**Quoted text:**
══════════════════════════════

The panel strongly supports this guidance. The main additional issue that we raise here is the degree of operational realism that is used in the non-accelerated developmental tests. Using operationally relevant environments and mission lengths is important for both identifying defects and for evaluation. It is well known that system reliability is often assessed to be much higher in developmental tests than in operational tests (see Chapter 8), which is referred to as the DT/OT gap. Clearly, some failure modes appear more frequently under operationally relevant testing. Therefore, to reduce the number of failure modes left to be discovered during operational testing, and at the same time have a better estimate of system reliability in operationally relevant environments, non-accelerated developmental tests should, to the extent possible, subject components, subsystems, and the full system to the same stresses that would be experienced in the field under typical use environments and conditions. This approach will narrow the potential DT/OT gap in reliability assessments and provide an evaluation of system reliability that is more operationally relevant.
A primary goal of reliability testing is to find out as much as possible about what conditions of use contribute to the system being more or less reliable. This goal then supports a root-cause analysis to determine why those conditions caused those reductions in reliability. Therefore, the object of most developmental test data analysis is to measure system reliability as a function of the factors underlying the test environments and the missions. To do so, it is necessary to distinguish between actual increases and decreases in system reliability and natural (within and between) system variation.3
Given the limited number of replications of reliability tests and therefore limited ability to identify differences in reliability between scenarios of use, as well as the high priority of determining when requirements have
3 We define within-system variation as the variability in the performance of a given system in a given environment over replications and between-system variation as the variability in performance in a given environment between different prototypes produced using the same design and manufacturing process.
been met and a system can be approved for operational testing, it is not surprising that learning about differences in performance between scenarios of use is sometimes ignored. The reliability requirement to be assessed is typically an average reliability taken over operationally relevant environments of use: that requirement is often taken from the operational mode summary/mission profile (OMS/MP). This average is compared with the requirement, which is similarly defined as the same type of average. Although interest in this average is understandable, it is also important to have assessments for the individual environments and missions, to the extent that that it is feasible given test budgets.
Another important type of disaggregation is distinguishing between two different ways of treating failure data from reliability tests. One could look at any failure as a system failure and make evaluations and assessments based on the total number of failures that occur. However, the process that generates some types of failures may be quite different from the processes generating others, and there may be advantages (statistical and operational) to analyzing different types of failure modes separately. For example, reliability growth modeling may produce better estimates if failure modes are categorized into hardware and software failures for analytic purposes and then such estimates are aggregated over failure type to assess system performance.

══════════════════════════════

**Job 1:** Quote the rows verbatim, starting at the line with "What is the overall" and ending at the line with "37.3 metres", both included.
**Job 2:** Continue the passage on reliability testing past its last sentence.

Spatial question rows:

══════════════════════════════

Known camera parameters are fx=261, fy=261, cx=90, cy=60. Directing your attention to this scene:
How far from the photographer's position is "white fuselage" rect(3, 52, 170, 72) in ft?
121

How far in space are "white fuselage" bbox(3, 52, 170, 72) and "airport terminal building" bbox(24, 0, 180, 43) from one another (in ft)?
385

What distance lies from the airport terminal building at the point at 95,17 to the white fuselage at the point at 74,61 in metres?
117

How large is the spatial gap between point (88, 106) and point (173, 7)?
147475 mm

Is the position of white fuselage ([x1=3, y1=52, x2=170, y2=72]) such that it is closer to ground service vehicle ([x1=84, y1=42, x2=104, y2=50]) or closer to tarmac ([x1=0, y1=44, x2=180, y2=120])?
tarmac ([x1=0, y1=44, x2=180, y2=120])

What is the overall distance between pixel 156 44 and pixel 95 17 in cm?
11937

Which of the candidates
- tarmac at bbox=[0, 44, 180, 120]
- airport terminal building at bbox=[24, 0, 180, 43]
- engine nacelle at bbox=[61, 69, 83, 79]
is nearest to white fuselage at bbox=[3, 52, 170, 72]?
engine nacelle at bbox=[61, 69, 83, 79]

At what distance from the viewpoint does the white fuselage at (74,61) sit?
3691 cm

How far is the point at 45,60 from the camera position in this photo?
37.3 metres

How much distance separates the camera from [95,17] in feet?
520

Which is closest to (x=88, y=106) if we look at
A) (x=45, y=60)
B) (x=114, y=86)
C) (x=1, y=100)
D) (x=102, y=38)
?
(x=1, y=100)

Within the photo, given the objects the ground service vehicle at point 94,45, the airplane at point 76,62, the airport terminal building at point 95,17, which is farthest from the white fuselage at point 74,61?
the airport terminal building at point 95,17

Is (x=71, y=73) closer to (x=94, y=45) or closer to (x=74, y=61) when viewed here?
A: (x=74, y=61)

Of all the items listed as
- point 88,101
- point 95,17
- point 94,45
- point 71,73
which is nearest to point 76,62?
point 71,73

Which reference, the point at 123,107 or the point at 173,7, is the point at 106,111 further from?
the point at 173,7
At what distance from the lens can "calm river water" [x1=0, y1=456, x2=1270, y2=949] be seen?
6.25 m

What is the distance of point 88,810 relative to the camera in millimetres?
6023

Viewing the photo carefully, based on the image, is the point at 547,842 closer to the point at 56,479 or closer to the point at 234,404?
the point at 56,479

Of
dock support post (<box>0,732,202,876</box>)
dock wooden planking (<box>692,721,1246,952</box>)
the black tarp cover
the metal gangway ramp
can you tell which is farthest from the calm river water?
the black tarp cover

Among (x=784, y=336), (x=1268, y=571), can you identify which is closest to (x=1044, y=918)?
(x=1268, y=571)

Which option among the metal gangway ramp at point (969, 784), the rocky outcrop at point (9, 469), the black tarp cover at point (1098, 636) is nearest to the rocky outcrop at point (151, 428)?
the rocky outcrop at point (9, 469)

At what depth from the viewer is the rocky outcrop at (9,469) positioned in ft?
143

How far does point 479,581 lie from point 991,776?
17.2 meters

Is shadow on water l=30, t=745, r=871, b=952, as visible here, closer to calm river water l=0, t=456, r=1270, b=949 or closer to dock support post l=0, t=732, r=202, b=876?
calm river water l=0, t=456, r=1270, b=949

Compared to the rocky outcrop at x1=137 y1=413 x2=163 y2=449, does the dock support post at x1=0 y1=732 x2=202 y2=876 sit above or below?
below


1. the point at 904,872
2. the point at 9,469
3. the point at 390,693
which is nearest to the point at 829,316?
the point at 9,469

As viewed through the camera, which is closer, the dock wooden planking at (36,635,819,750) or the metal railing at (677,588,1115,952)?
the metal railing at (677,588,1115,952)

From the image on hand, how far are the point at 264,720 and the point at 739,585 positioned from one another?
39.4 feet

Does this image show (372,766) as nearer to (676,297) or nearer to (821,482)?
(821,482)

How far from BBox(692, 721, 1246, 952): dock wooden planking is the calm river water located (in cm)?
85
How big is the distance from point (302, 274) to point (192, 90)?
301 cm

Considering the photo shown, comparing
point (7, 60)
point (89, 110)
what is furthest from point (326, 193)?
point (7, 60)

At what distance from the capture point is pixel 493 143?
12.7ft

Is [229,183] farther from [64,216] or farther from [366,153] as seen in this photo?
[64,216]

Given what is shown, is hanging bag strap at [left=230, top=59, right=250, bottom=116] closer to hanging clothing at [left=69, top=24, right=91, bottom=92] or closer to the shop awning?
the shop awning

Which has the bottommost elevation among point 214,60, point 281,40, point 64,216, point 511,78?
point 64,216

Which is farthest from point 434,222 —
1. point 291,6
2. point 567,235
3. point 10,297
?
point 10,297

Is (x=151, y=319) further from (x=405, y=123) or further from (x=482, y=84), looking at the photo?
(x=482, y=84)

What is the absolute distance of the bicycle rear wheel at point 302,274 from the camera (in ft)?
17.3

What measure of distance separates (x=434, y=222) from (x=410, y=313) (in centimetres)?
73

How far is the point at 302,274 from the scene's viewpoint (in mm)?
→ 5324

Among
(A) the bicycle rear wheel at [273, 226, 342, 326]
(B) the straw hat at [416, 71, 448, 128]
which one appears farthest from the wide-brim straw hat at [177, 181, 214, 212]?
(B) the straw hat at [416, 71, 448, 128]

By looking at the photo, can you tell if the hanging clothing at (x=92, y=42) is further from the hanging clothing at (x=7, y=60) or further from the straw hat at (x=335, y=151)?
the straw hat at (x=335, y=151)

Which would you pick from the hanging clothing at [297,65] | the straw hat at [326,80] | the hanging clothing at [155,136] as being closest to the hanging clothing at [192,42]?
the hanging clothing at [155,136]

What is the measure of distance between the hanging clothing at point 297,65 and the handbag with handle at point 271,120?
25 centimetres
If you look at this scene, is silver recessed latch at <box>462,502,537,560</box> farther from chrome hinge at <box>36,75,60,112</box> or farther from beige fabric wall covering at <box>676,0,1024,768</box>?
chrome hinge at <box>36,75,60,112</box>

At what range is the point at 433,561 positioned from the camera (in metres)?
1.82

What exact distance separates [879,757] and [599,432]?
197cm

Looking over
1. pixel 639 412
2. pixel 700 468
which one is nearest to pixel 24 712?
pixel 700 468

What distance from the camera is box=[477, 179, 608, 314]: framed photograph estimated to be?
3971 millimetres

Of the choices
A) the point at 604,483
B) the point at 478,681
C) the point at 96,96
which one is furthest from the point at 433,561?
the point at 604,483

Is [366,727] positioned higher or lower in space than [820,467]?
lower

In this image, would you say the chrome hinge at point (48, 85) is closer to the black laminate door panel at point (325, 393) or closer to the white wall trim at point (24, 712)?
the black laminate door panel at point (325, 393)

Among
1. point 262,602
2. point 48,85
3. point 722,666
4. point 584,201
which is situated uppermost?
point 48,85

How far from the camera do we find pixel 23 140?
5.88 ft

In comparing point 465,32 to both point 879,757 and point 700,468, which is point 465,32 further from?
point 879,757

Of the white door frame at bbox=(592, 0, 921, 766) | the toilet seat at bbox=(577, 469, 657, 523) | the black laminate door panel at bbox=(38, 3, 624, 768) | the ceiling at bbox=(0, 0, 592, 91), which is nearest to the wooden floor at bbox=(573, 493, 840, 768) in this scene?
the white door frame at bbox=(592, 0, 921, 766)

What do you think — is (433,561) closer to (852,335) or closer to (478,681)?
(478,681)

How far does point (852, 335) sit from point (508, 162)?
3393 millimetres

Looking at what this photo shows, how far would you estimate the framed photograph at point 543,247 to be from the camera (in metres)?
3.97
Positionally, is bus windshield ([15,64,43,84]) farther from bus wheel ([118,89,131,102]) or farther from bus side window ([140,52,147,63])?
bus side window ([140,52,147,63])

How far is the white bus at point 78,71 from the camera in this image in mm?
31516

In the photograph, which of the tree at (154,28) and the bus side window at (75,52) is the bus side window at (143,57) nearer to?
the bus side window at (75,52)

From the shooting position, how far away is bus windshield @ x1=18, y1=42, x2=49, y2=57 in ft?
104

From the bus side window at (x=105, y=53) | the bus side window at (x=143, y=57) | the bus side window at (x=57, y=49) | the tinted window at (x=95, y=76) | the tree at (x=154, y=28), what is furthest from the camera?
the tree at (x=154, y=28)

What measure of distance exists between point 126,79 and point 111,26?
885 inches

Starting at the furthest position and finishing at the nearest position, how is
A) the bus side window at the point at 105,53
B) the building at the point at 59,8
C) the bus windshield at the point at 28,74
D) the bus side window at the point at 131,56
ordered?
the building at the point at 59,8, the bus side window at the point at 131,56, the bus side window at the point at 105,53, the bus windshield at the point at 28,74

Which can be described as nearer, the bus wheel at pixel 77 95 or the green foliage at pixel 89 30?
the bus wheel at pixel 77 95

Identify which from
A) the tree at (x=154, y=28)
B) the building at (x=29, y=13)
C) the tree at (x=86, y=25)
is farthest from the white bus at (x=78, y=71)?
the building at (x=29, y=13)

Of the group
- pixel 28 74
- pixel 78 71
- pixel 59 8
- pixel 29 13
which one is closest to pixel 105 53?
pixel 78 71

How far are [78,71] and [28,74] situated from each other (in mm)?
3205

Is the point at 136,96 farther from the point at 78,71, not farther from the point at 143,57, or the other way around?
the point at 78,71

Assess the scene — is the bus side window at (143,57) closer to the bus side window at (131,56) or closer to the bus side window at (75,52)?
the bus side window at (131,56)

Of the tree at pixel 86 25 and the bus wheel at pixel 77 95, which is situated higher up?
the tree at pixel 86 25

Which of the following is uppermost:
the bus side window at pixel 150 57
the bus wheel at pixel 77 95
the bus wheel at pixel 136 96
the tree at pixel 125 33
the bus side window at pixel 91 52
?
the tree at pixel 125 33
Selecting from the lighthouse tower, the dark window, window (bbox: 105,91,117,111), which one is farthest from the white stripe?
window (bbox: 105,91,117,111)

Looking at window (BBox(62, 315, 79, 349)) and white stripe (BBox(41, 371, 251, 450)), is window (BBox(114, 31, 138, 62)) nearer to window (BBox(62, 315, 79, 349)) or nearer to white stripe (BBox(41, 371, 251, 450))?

══════════════════════════════

**Task output 1:**
What is the overall distance between pixel 156 44 and pixel 95 17 in cm?
11937

Which of the candidates
- tarmac at bbox=[0, 44, 180, 120]
- airport terminal building at bbox=[24, 0, 180, 43]
- engine nacelle at bbox=[61, 69, 83, 79]
is nearest to white fuselage at bbox=[3, 52, 170, 72]?
engine nacelle at bbox=[61, 69, 83, 79]

At what distance from the viewpoint does the white fuselage at (74,61) sit?
3691 cm

How far is the point at 45,60 from the camera position in this photo?
37.3 metres

**Task output 2:**
Systems themselves can be usefully grouped into three basic types with respect to reliability performance (see Chapter 3), and the preferred analysis to be carried out depends on which type of system is under test. The basic types are one-shot devices, continuously operating systems that are not repairable, and continuously operating system that are repairable.
For one-shot systems, the primary goal of developmental test data analysis is to estimate the average failure probability. However, it is also important to communicate to decision makers the imprecision of the average estimated failure probabilities, which can be done through the use of confidence intervals. As mentioned above, to the extent possible, given the number of replications, it would also be useful to provide estimated probabilities and confidence intervals disaggregated by variables defining mission type or test environment.
In doing so, it is important not to pool nonhomogeneous results. For example, if the test results indicate high failure probabilities for high temperatures but low failure probabilities at ambient temperatures (based on enough data to detect important differences in underlying failure probabilities), then one should report separate estimates for these two different types of experimental conditions, rather than pool them together for a combined
estimate. (Of course, given that the requirement is likely to be such a pooled estimated, its estimate must be provided.)
The common practice of reporting only pooled failure data across multiple mission profiles or environments (e.g., high and low temperature test results) does not serve decision makers well. Discovering and understanding differences in failure probabilities as a function of mission variables or test environments is important for correcting defects. If such defects cannot be corrected, then it might be necessary to redefine the types of missions for which the system can be used.
Nonrepairable Continuously Operating Systems
For nonrepairable continuously operating systems, the goal of the developmental test data analysis is to estimate the lifetime distribution for the system, to the extent possible, as a function of mission design factors. Such an estimate would be computed from lifetime test data. In planning such a test, it would be best to run the test at least long enough to cover mission times of interest and with enough test units to provide sufficient precision (as might be quantified by the width of a confidence interval).
To understand the dependence on design factors, one would develop a statistical model of the lifetime distribution using the design factors as predictors and using the test data to estimate the parameters of such a model. Such a model may need to include estimates of the degree to which the reliability of the system was degraded by storage, transport, and similar factors. The fitted model can then be used to estimate the probability of the system’s working for a period of time greater than or equal to the mission requirement, for the various types of missions the system will be used for. For these tests, too, it is important to provide information on the uncertainty of the estimates, usually expressed through use of confidence intervals. In some cases, resampling techniques may be needed to produce such confidence intervals.
It is common for DoD to use mean time to failure as a summary metric to define system reliability requirements for continuously or intermittently operating systems. Although mean time to failure is a suitable metric for certain components that are expected to wear out and be replaced, such as a battery, it is inappropriate for high-reliability components, such as integrated circuit chips, for which the probability of failure is small over the technological life of a system. In the latter case, a failure probability or quantile in the lower tail of the distribution would be better. In addition, given missions of a specific duration, it is important to measure the distribution of time to failure, from which one can estimate the probability of mission success, not necessarily under the assumption of an exponential distribution of time to failure.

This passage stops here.